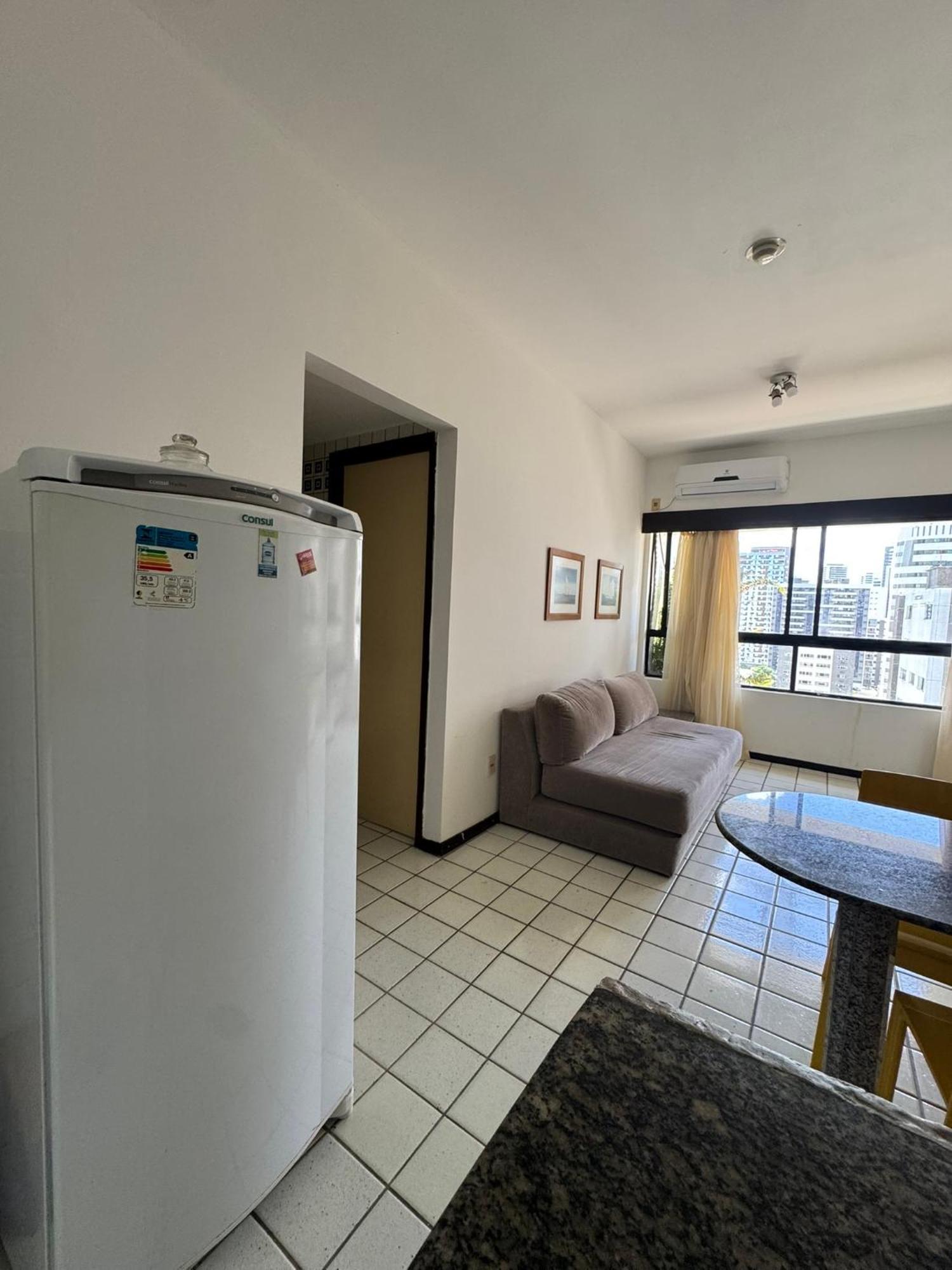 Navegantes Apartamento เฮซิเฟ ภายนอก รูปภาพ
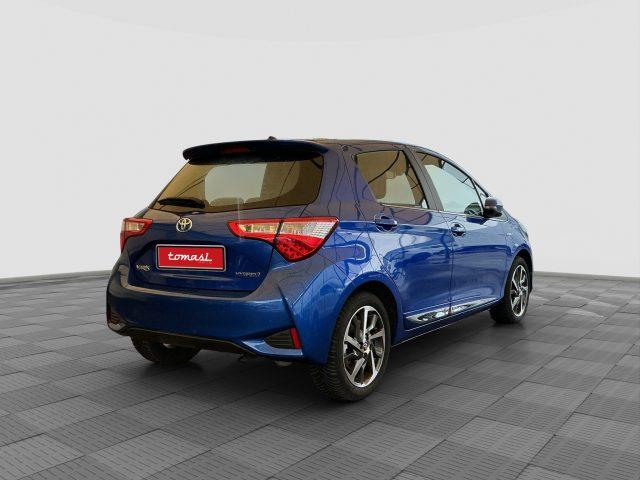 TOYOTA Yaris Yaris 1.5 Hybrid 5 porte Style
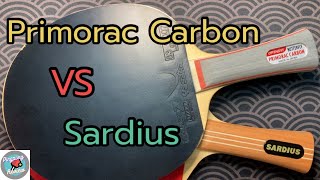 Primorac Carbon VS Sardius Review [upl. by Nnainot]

--------------------

- _Your objective_:
Pictures aside, return all of the material exactly as written.

- _Exercise response_:
 Navegantes Apartamento เฮซิเฟ ภายนอก รูปภาพ
 TOYOTA Yaris Yaris 1.5 Hybrid 5 porte Style
 Primorac Carbon VS Sardius Review [upl. by Nnainot]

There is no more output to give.